Anyone making the trek to Marfa will find it difficult to ignore the steady flow of Border Patrol wagons through the town. Some 700 agents roam the mountains and prairies of the 165,000-square-mile Marfa sector. The number one employer in Presidio County is the U.S. Department of Homeland Security, whose Customs and Border Patrol headquarters is located next to Donald Judd’s Chinati Foundation. At Ballroom Marfa, “In Lieu of Unity/En Lugar de la Unidad,” organized by Alicia Ritson, brought together 10 Mexican-born artists or artist groups who addressed the particular social and political realities of this border region.
A dozen clay pots containing cloth cacti sewn from bits of drab green Border Patrol uniforms dominated Ballroom’s main gallery. The work, Space In Between (2010), was made by Margarita Cabrera along with nine Mexican women, all immigrants living in Houston’s East End. The imitation nopales, agaves and other desert succulents were embroidered with images of their makers’ journey—women in native dress, mesquite, desert willows and agents hunting through brush with helicopters buzzing overhead. The potted cacti serve as a reminder of the risky trek but also convey the communal bond that unites its survivors. The piece sets traditional collective (women’s) labor against the economic policies that control immigration, and the maquiladora assembly plants dotting northern Mexico.
Nearby, a small flat-screen displayed the most modest, lyrical and conceptually complex work in the show: Mario García Torres’s An Open Letter to Dr. Atl (2005). The film is a 6-minute pan across Barranca di Oblatos, a deserted canyon near Guadalajara. A voiceover in Spanish recites a letter to Gerardo Murillo, a politically active modernist who made paintings of the Barranca in the 1940s and ’50s, using the pseudonym Dr.

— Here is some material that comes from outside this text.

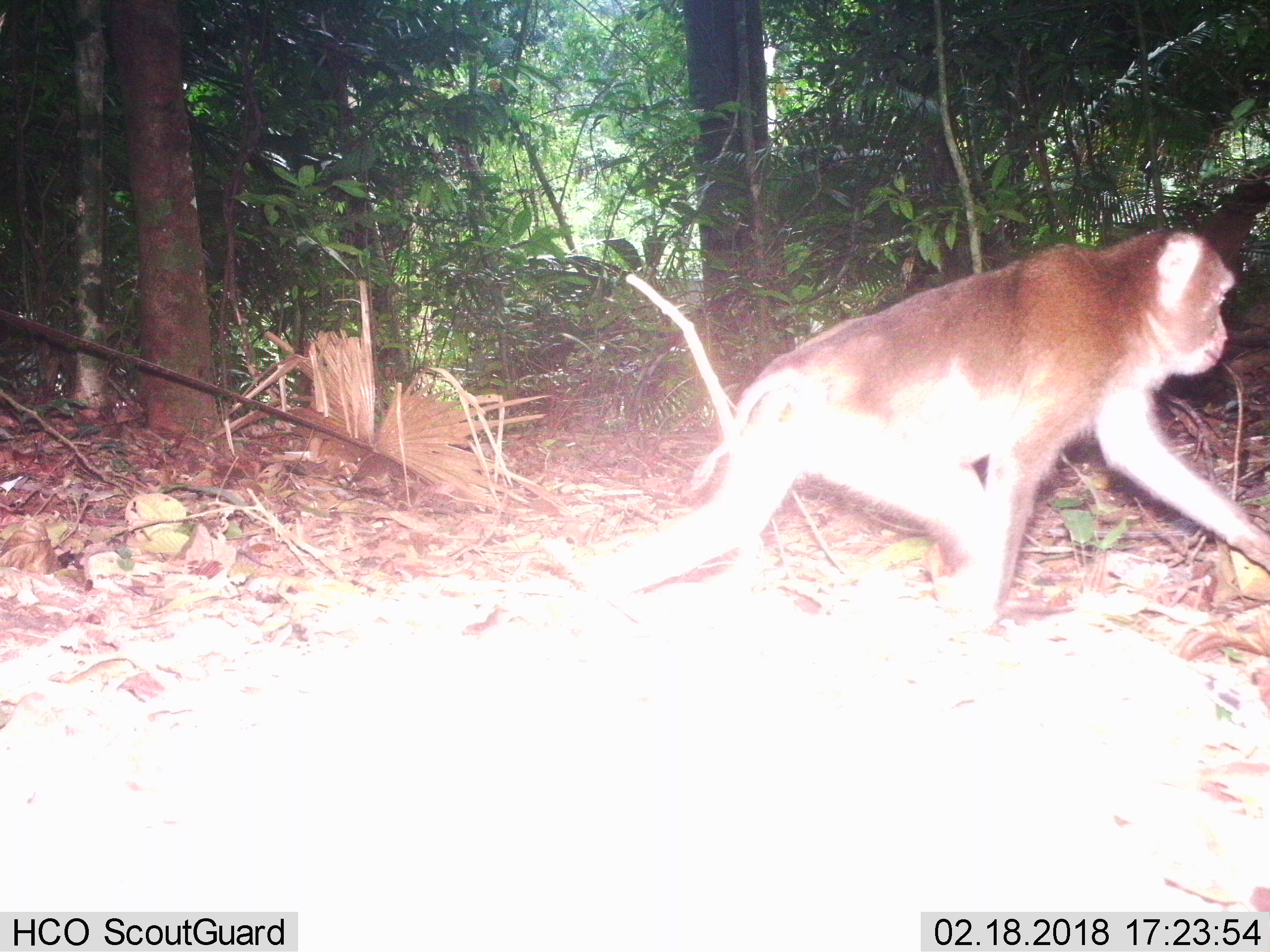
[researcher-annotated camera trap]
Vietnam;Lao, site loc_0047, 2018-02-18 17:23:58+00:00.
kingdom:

Atl. The speaker ponders the picturesque landscape, while soliciting Atl’s thoughts on the prospect of opening a Guggenheim Museum there. The work rather wistfully suggests that cultural tourism and globalization in art are insensitive to place, providing economic concessions while introducing foreign influence.
For the video projection Irrigation (2010), Teresa Margolles, who represented Mexico at the last Venice Biennale, placed moistened cloths at various locations in Juarez where drug-war murders occurred. Bodily matter and other debris adhered to the fabric; the material was then dissolved in 5,000 gallons of water, pumped into an irrigation truck and sprayed along a stretch of Highway 90 passing through Marfa. The video documented the drive. Margolles’s act literally transports the violence 200 miles to the site of the exhibition, implicating viewers in the proximate narcotics war.
Pedro Reyes’s Palas por pistolas (Shovels for Handguns) focused on cartel-heavy Culaicán in Sinaloa, where, since 2008, Reyes has been offering merchandise coupons in exchange for weapons. The weapons are melted into spades, which are then used to plant trees, a play on the Biblical transformation of swords into plowshares. At Ballroom, Reyes displayed one such shovel alongside a potted Arizona Ash, to be planted nearby at the conclusion of the exhibition.
Other works take on related themes, though with less political bite. To the show’s credit, the artists all engaged borderland concerns not with the didacticism of much “political art” but through a heightened attention to the poetics of materials, formal invention and avoidance of ethnographic cliché. In lieu of a homogenous portrait of community, or of the resistances that community might produce, the exhibition presented independent voices that speak from not necessarily unique personal experiences.
Photo: View of the exhibition “In Lieu of Unity/En Lugar de la Unidad,” showing (foreground) Margarita Cabrera’s Space in Between, 2010; at Ballroom Marfa.